In the state often credited with kicking off the nationwide movement, so-called Second Amendment Sanctuaries are being put to their most significant test yet.
Shortly after Illinois Governor J.B. Pritzker (D.) signed a bill banning “assault weapons” and certain ammunition magazines into law last week. Illinois gun owners have 300 days to register or otherwise dispose of the thousands of different models of guns affected by the ban. If they don’t, they could face serious criminal charges.

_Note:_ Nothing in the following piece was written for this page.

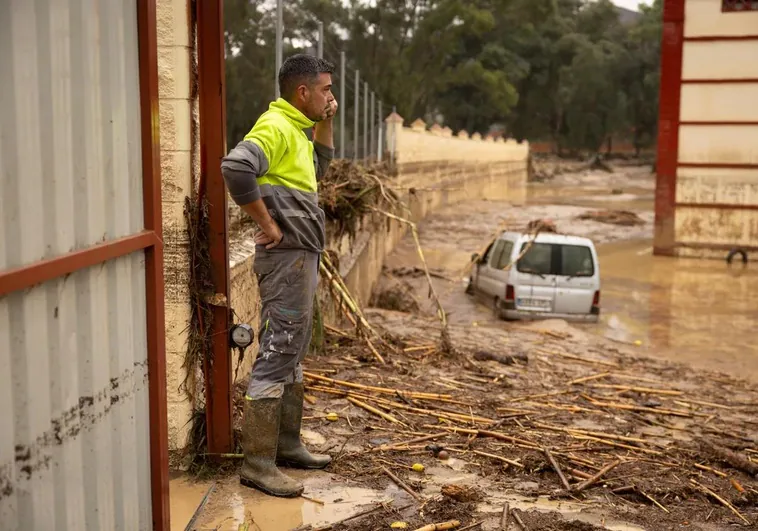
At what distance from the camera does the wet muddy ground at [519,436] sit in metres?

However, the actions of local officials across the state are calling that possibility into question. Many have begun to mobilize in opposition to enforcing the law. Sheriffs and State’s Attorneys of more than 80 Illinois counties have released statements decrying the law as “unconstitutional.” Most have publicly declared that they refuse to enforce it against otherwise law-abiding citizens.
“Until further direction from our courts, the Effingham County Sheriff’s Office will not expend the resources of Effingham County to ensure law-abiding gun owners are registering their firearms with the State, or arresting, otherwise law-abiding individuals, solely for their non-compliance with HB5471,” Effingham County Sheriff Paul Kuhns said in a public release.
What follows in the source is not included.